Whatever the ultimate success or failure of the venture, Dvorák’s contribution
was seen as that of providing a blue-print for American national music,
following the example of Czech national music, which owed so much to him. The
musical results of Dvorák’s time in America must lie chiefly in his own music,
notably in his Symphony ‘From the New World’, his American Quartet and American
Quintet and his Violin Sonatina, works that rely strongly on the European
tradition that he had inherited, while making use of melodies and rhythms that
might be associated in one way or another with America. By 1895 Dvorák was home
for good, resuming work at the Prague Conservatory, of which he became director
in 1901. His final works included a series of symphonic poems and two more
operas, to add to the nine he had already composed. He died in Prague in 1904.
Keith Anderson
Dvorák’s Piano Music
Dvorák is better known for his orchestral works and his
chamber music than for anything he wrote for the piano, although one of the
Humoresques retains a place in popular repertoire.

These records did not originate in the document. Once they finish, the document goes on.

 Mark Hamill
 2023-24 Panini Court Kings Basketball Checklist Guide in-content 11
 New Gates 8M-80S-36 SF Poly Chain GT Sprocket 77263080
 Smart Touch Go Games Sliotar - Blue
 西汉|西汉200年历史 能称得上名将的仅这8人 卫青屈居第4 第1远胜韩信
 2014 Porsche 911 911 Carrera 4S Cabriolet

The Two Minuets, Op. 28, B. 58, were written in 1876-77,
presumably originally as orchestral pieces, perhaps commissioned by a Prague
organization for a ball. They are graceful Ländler, composed in a chain-like
structure, each consisting of five sections and a coda.
The Dumka, Op. 35, B. 64, appeared together with the Theme
with Variations, Op. 36 and the Piano Concerto, Op. 33, in 1876. It is Dvorák’s
first piece under the title Dumka, to be followed by more famous pieces,
including the so-called ‘Dumky’ Trio, Op. 90, and the Dumka from the String
Quartet in E flat major, Op. 51. It is an elegiac, deeply-felt work, with a
very taut arrangement of voices that at times almost give the impression of a
quartet. It can be understood as an elegiac antithesis to the more cheerful and
lyrical variations.
The Theme with Variations is among Dvorák’s longest works
for the piano. The theme is laid out generously and lyrically over 45 bars.

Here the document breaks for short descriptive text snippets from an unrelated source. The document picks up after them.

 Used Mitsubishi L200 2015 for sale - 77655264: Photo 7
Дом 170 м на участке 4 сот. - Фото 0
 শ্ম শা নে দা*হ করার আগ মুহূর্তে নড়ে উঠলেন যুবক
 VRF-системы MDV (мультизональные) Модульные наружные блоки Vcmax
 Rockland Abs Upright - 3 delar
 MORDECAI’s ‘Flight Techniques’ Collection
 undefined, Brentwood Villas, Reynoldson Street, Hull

Here the composer had much space to experiment, exemplified in the first two variations,
structured in triplets and in demisemiquavers. The third variation is
ballad-like and resembles the Dumka in its mood. The fourth and fifth are
highly demanding variations which require much practice from the pianist. Dvorák
himself suggested that the fifth variation would be better left out because of
its great difficulty. In contrast to this octave variation stands the lovely,
chorale-like sixth variation, one of Dvorák’s musically deepest ideas. After an
exuberant seventh and the loud, vigorous chords of the last variation, the work
closes as it began in a song-like, lyrical atmosphere.
The Three Album Leaves are all short occasional compositions
in highly varying moods. They were written during the years 1880-1888. Otázka
(Question), B. 128a and the Album Leaf in E flat major were written in
guest-books for friends by Dvorák.
Dvorák wrote his Eight Waltzes, Op. 54, B. 101, in 1880.
Unlike the waltzes of Brahms and Chopin, which he did not want to imitate, Dvorák’s
waltzes, originally commissioned for an anniversary ball, impress by their mood
changes from melancholy to extreme joy in proportionally short sequences. These
mood changes create the special magic of the waltzes. Dvorák’s high opinion of
this work can be seen in the fact that he arranged the first and fourth Waltzes
for string quartet after their completion.